- **DOCUMENT PASSAGE**
The Problem of Interest (Usury)

6 posts

By Mark Smith

• Currently Governments create a currency monopoly with legal tender laws and then hands over this monopoly to a private central banking cartel, destroying us with interest.​

All the world's money in every country ​
is created as an interest bearing debt by private banks. The U.S Government currently pay $700 billion per year in debt service for the National Debt. The UK government pays £100-200 billion to banks as interest per year. Governments could and should create their own money interest free.

• Interest is a wealth transfer from poor to rich. Margrit Kennedy, a German monetarist, has quantified this wealth transfer in Germany. Her conclusions: the 80% poorest Germans pay 1 billion euros per day (365 billion per year) in interest to the richest 10%. The next richest 10% pay about as much interest as they receive.

Also, with in the 10% brackets the same wealth transfer is happening: so the poorest 8% of the richest 10% pay interest to the richest 1%.

The situation is more or less the same in every country.

The poorest 80% Americans pay about 1.5 trillion dollars per year to the richest 10 percent.

The World’s poorest 80% pay between 5 and 10 Trillion per year to the richest 10%.

• Even if you don’t have any debts at all, you will still lose up to 45% of your disposable income through interest. On average 45% of prices we pay for our daily needs are compensation for capital. Producers incur ‘capital costs’. They pass these costs on to their customers. The amount of interest they pay on the loans to finance their production differs per sector. In construction a whopping 75% of prices are related to costs for capital. Meaning that if we buy a new $100,000 home, $75,000 is lost to banks and other financiers.

Questions about scenes in images

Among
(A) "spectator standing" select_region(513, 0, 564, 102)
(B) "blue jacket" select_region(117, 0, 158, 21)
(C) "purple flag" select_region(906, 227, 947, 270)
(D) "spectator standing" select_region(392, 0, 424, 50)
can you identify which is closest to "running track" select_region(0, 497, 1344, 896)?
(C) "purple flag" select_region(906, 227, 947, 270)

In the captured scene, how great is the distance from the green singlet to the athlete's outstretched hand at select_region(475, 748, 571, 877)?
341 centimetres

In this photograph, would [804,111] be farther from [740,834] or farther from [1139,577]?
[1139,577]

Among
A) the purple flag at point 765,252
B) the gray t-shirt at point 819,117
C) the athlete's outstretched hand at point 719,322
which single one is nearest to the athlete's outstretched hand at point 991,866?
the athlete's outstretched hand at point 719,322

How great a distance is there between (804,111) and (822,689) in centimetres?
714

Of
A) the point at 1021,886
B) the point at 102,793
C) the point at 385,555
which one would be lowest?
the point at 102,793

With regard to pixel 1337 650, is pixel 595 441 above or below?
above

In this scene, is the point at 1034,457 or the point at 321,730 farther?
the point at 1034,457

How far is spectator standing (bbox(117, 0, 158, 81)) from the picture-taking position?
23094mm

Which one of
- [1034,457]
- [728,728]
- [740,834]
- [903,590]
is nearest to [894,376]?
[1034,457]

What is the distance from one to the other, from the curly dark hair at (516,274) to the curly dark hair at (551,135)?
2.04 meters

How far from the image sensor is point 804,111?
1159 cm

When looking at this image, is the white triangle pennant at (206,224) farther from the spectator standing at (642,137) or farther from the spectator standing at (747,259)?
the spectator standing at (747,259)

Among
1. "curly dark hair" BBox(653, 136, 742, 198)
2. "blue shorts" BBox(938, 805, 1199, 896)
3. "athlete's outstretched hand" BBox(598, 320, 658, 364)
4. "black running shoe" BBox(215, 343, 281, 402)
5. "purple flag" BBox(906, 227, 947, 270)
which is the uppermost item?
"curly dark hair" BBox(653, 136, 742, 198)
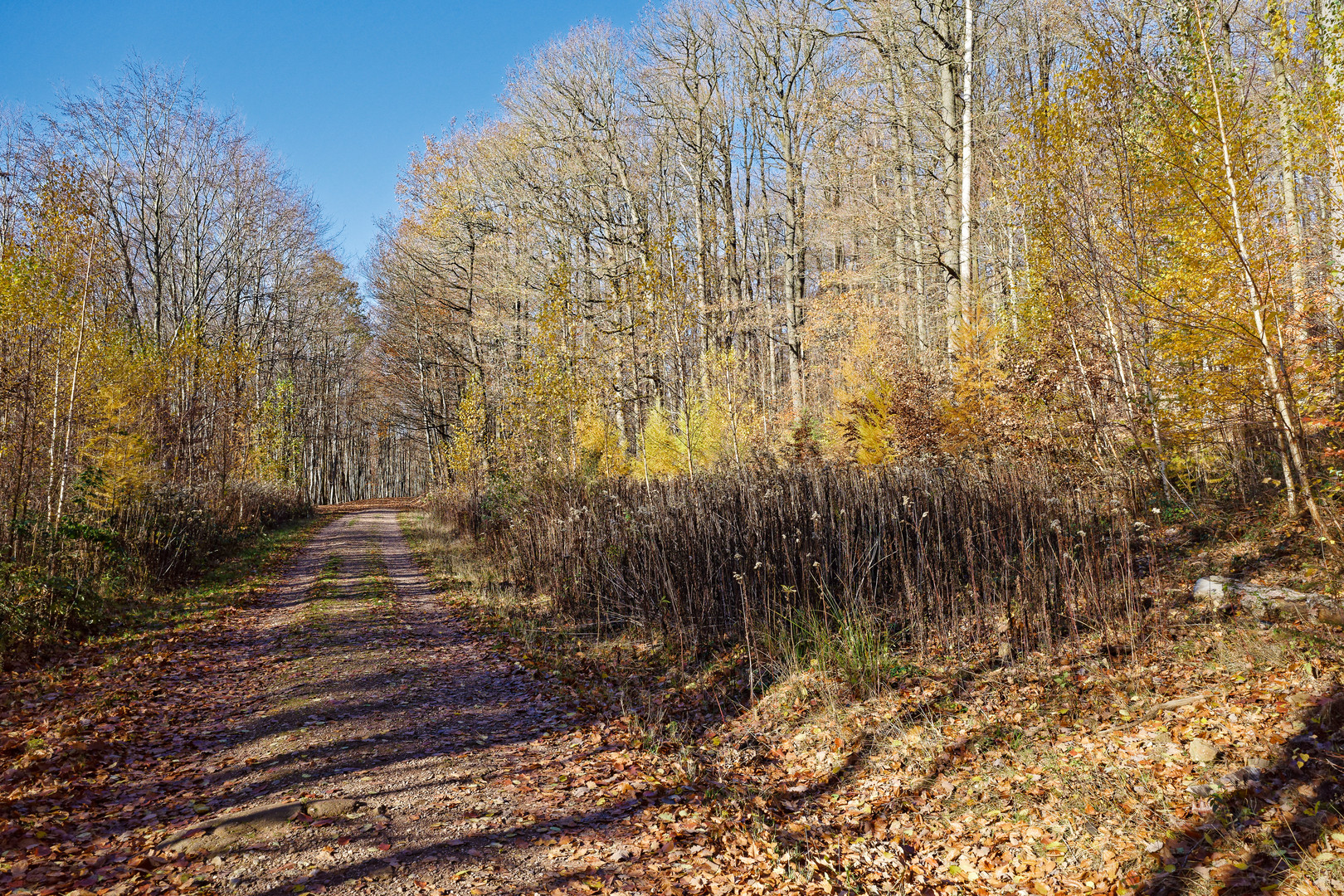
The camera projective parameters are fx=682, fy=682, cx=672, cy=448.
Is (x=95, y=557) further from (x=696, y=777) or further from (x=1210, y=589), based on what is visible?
(x=1210, y=589)

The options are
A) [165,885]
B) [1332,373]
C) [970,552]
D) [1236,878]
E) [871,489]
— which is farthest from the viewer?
[871,489]

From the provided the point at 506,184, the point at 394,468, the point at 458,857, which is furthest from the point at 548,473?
the point at 394,468

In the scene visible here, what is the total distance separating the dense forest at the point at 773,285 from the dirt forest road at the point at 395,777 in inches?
95.1

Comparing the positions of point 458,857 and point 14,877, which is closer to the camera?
point 14,877

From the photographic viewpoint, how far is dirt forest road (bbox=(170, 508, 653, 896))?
332cm

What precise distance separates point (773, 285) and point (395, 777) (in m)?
24.9

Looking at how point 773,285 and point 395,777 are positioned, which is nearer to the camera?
point 395,777

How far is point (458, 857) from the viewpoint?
3.42m

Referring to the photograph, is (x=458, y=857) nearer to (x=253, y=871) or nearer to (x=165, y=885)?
(x=253, y=871)

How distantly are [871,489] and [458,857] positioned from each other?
519 cm

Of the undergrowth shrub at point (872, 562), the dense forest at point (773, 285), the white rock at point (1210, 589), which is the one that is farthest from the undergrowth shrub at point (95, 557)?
the white rock at point (1210, 589)

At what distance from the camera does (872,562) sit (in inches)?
246

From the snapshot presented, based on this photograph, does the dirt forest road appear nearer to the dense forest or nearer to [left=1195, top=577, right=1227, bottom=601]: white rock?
the dense forest

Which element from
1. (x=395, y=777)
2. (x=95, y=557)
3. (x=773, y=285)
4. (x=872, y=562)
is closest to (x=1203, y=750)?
(x=872, y=562)
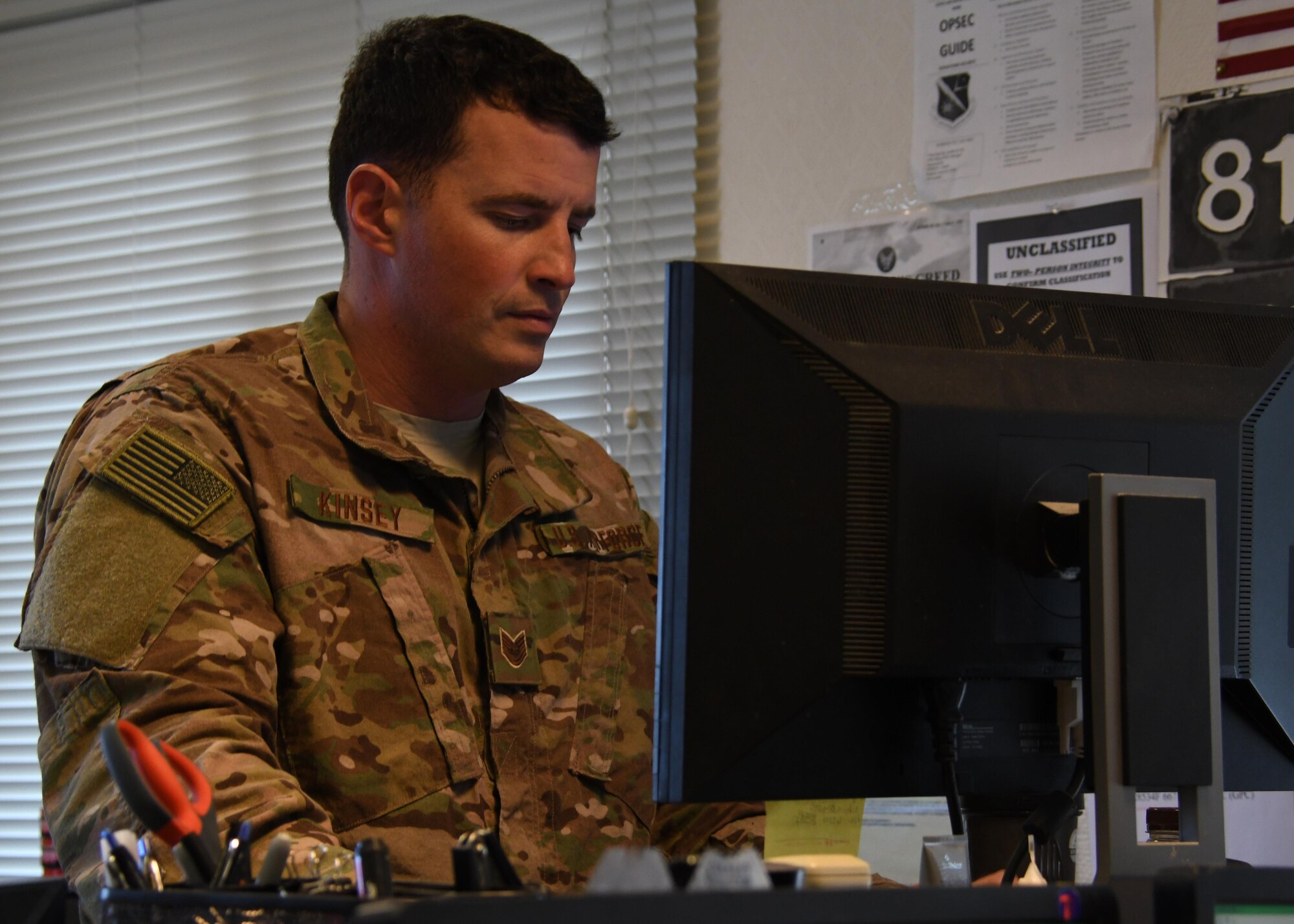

- **SHORT TASK A**
In the records, rename "camera" to "viewer" in the lines running from the line with "At what distance" up to and including the final line of the records. Reproduce those lines with all else unchanged, and omit the pictures.
- **SHORT TASK B**
Take the text on interest and usury further, continuing from where it stops.

- **WRITTEN ANSWER A**
At what distance from the viewer does (872,562) sit (in inches)?
246

From the snapshot presented, based on this photograph, does the dirt forest road appear nearer to the dense forest or nearer to [left=1195, top=577, right=1227, bottom=601]: white rock?
the dense forest

Which element from
1. (x=395, y=777)
2. (x=95, y=557)
3. (x=773, y=285)
4. (x=872, y=562)
is closest to (x=1203, y=750)?
(x=872, y=562)

- **WRITTEN ANSWER B**
• When we buy the house with a mortgage, we will not only pay $100,000 for the house, but an additional $150,000 in interest over 30 years. So we pay a total of $250,000 for a house that actually costs no more than $25,000 to build.

Margrit Kennedy's famous ' Why do we need Monetary Innovation ', explaining the wealth transfer from the 80% to the richest 10% and the stunning effect of usury on prices.​

NOTE: This article is originally posted on Mark Smith's wall at Facebook on August 7, 2013.​

This leads to hyperinflation every time

I'm a little skeptical of this. If the prime rate is hovering just above zero, then how can any commodity industry be forced to jack up their prices such that 45% goes for compensation of capital. I would think that even a small house (one with a $100k price tag) is going to cost more than $25k to build.
John Conquest
"Compensation for capital" in relation to the original post in which this phrase was used ( ) clearly includes all capital costs including machinery, the cost of the building, land, and corporate debt and the costs of equity (shares) etc. Yes, sucks having to pay a mortgage, builders, material suppliers, etc. but there's no way around it.

At it's root interest is a cost people charge for delayed gratification. I have some (very slight) investments, and all that stops me cashing them in and living nigger-rich for a few days on them is the slight return they earn me. It's sad that 80% of the population of the world think that it's better to spend more now and pay more later than spend less now and earn a return later, but someone has to invest for the future, and if anything the 80% should be grateful to the 10% for maintaining the worlds capital stock in good order.

Yes, it sucks!

Yeah that doesn't make sense, if you buy a 100k house the amount lost to interest is the amount owed* the interest rate every year for the life of the mortgage. Inflation works two ways here devaluing the cost of the debt.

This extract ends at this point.